Academic background
- Education: Barnard College (BA); Harvard University (PhD);

Academic work
- Discipline: Musicology
- Institutions: University of Michigan; University of North Carolina at Chapel Hill;

= Naomi André =

American scholar of music

Naomi André is an American scholar of music. She is the David G. Frey Distinguished Professor in Music at the University of North Carolina at Chapel Hill. She is also the first scholar-in-residence of the Seattle Opera and the Des Moines Metro Opera.

== Biography ==
André grew up the only child of a single mother. Her mother sang high coloratura soprano and studied operatic singing at the Juilliard School. She received her B.A. from Barnard College in 1989. She was the first black woman to earn a Ph.D. from Harvard University’s department of music in 1996.

André taught at the University of Michigan, first at the University of Michigan School of Music, Theatre & Dance, then at the College of Literature, Science, and the Arts until 2022, when she joined the faculty of the University of North Carolina at Chapel Hill. Her scholarship focuses on 19th century Italian Opera as well as the issues of race, representation and gender in Opera with an expertise in the works of composer Giuseppe Verdi.
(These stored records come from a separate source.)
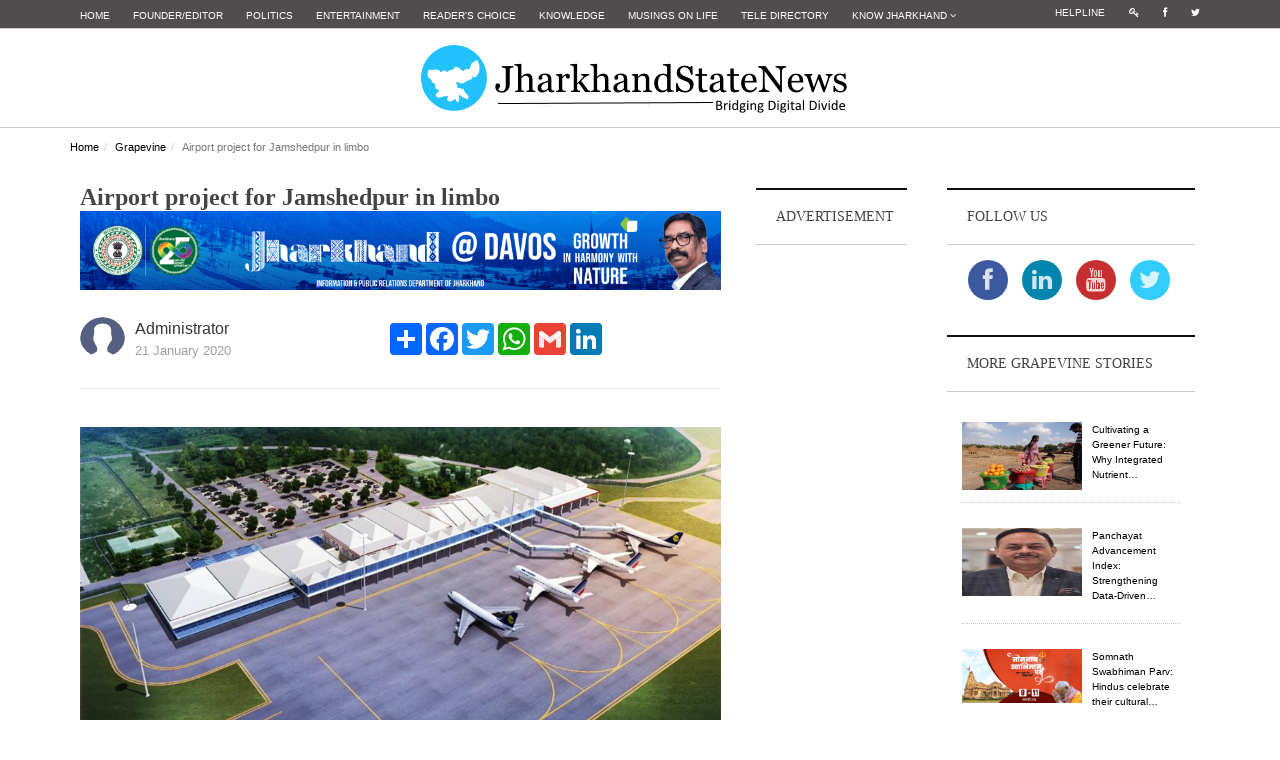

--- FILE ---
content_type: text/html; charset=utf-8
request_url: https://www.google.com/recaptcha/api2/aframe
body_size: -105
content:
<!DOCTYPE HTML><html><head><meta http-equiv="content-type" content="text/html; charset=UTF-8"></head><body><script nonce="jYCd5ySrwP7rohp49tyNqA">/** Anti-fraud and anti-abuse applications only. See google.com/recaptcha */ try{var clients={'sodar':'https://pagead2.googlesyndication.com/pagead/sodar?'};window.addEventListener("message",function(a){try{if(a.source===window.parent){var b=JSON.parse(a.data);var c=clients[b['id']];if(c){var d=document.createElement('img');d.src=c+b['params']+'&rc='+(localStorage.getItem("rc::a")?sessionStorage.getItem("rc::b"):"");window.document.body.appendChild(d);sessionStorage.setItem("rc::e",parseInt(sessionStorage.getItem("rc::e")||0)+1);localStorage.setItem("rc::h",'1768983034960');}}}catch(b){}});window.parent.postMessage("_grecaptcha_ready", "*");}catch(b){}</script></body></html>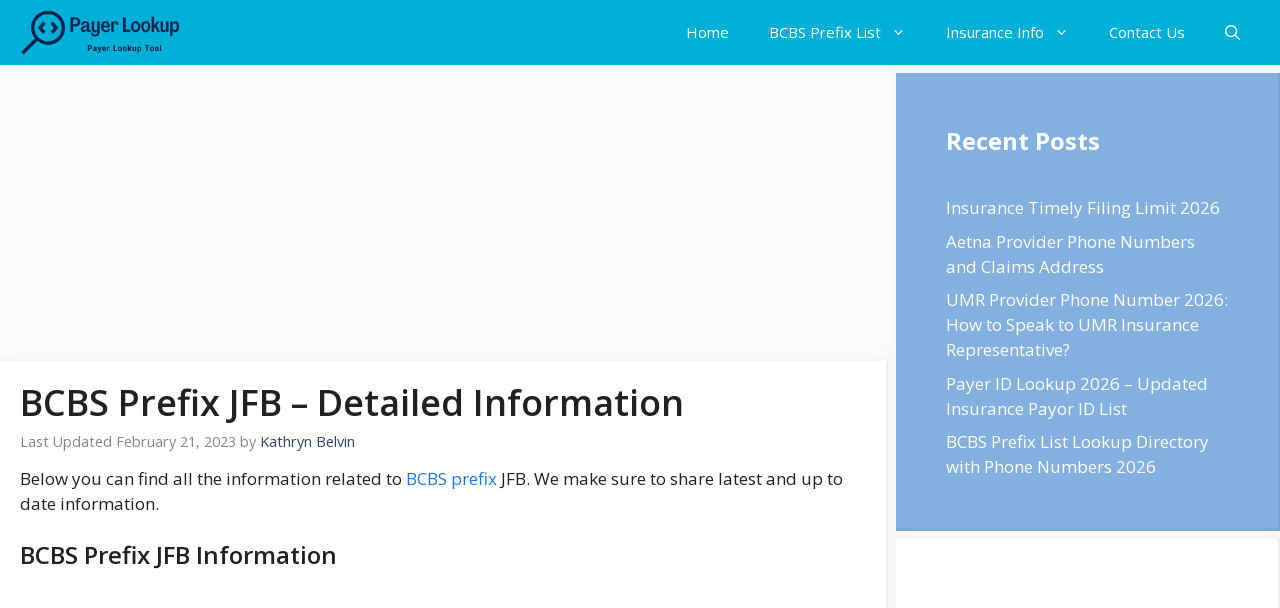

--- FILE ---
content_type: text/html; charset=utf-8
request_url: https://www.google.com/recaptcha/api2/aframe
body_size: 267
content:
<!DOCTYPE HTML><html><head><meta http-equiv="content-type" content="text/html; charset=UTF-8"></head><body><script nonce="97RbxuSxPxi62USedzWJ_g">/** Anti-fraud and anti-abuse applications only. See google.com/recaptcha */ try{var clients={'sodar':'https://pagead2.googlesyndication.com/pagead/sodar?'};window.addEventListener("message",function(a){try{if(a.source===window.parent){var b=JSON.parse(a.data);var c=clients[b['id']];if(c){var d=document.createElement('img');d.src=c+b['params']+'&rc='+(localStorage.getItem("rc::a")?sessionStorage.getItem("rc::b"):"");window.document.body.appendChild(d);sessionStorage.setItem("rc::e",parseInt(sessionStorage.getItem("rc::e")||0)+1);localStorage.setItem("rc::h",'1768752732542');}}}catch(b){}});window.parent.postMessage("_grecaptcha_ready", "*");}catch(b){}</script></body></html>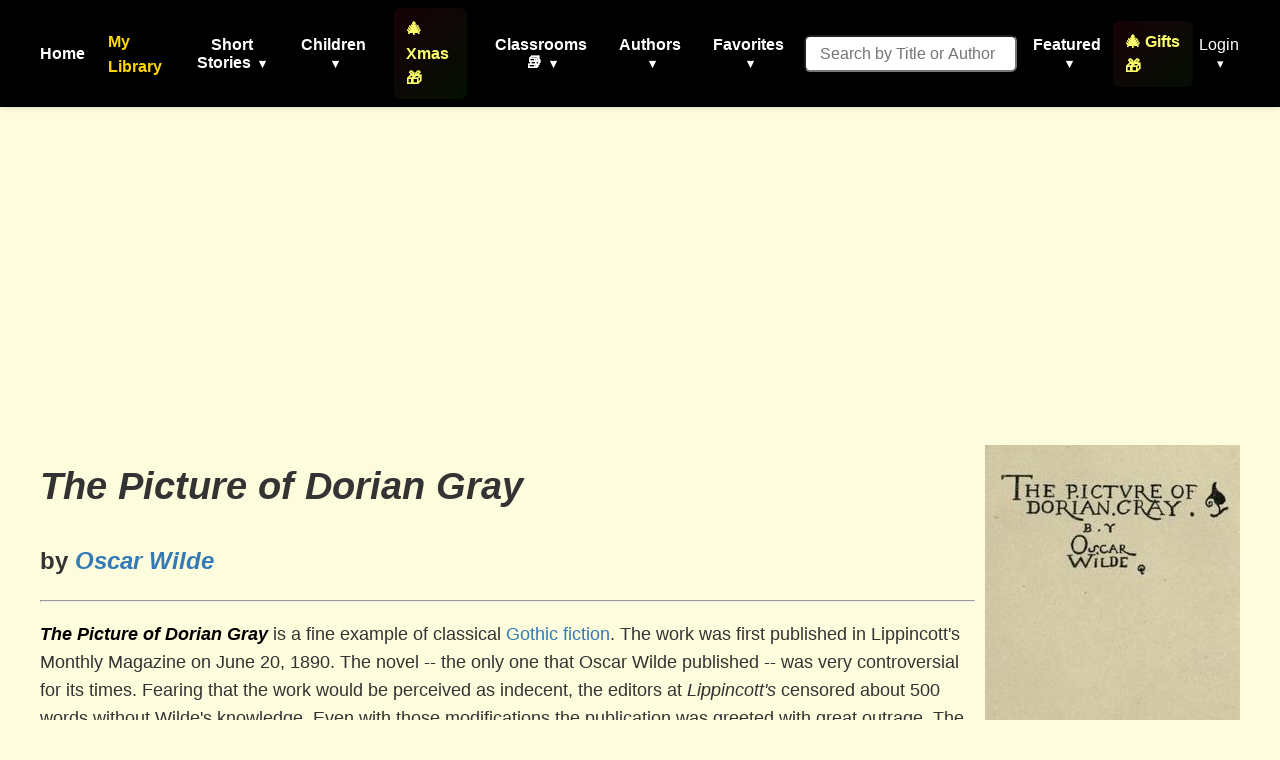

--- FILE ---
content_type: text/html; charset=utf-8
request_url: https://www.google.com/recaptcha/api2/aframe
body_size: 250
content:
<!DOCTYPE HTML><html><head><meta http-equiv="content-type" content="text/html; charset=UTF-8"></head><body><script nonce="h7qbedFKDiuZJVrFHGkXhQ">/** Anti-fraud and anti-abuse applications only. See google.com/recaptcha */ try{var clients={'sodar':'https://pagead2.googlesyndication.com/pagead/sodar?'};window.addEventListener("message",function(a){try{if(a.source===window.parent){var b=JSON.parse(a.data);var c=clients[b['id']];if(c){var d=document.createElement('img');d.src=c+b['params']+'&rc='+(localStorage.getItem("rc::a")?sessionStorage.getItem("rc::b"):"");window.document.body.appendChild(d);sessionStorage.setItem("rc::e",parseInt(sessionStorage.getItem("rc::e")||0)+1);localStorage.setItem("rc::h",'1769030594514');}}}catch(b){}});window.parent.postMessage("_grecaptcha_ready", "*");}catch(b){}</script></body></html>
In 2020, André was named the inaugural scholar-in-residence of the Seattle Opera, where she acts as an adviser to help the opera company become more inclusive, both for contemporary audiences and behind the scenes, such as improving racial and gender representation in the company's internal operations. In 2022, she was also named the inaugural scholar-in-residence of the Des Moines Metro Opera for the 2022 festival season.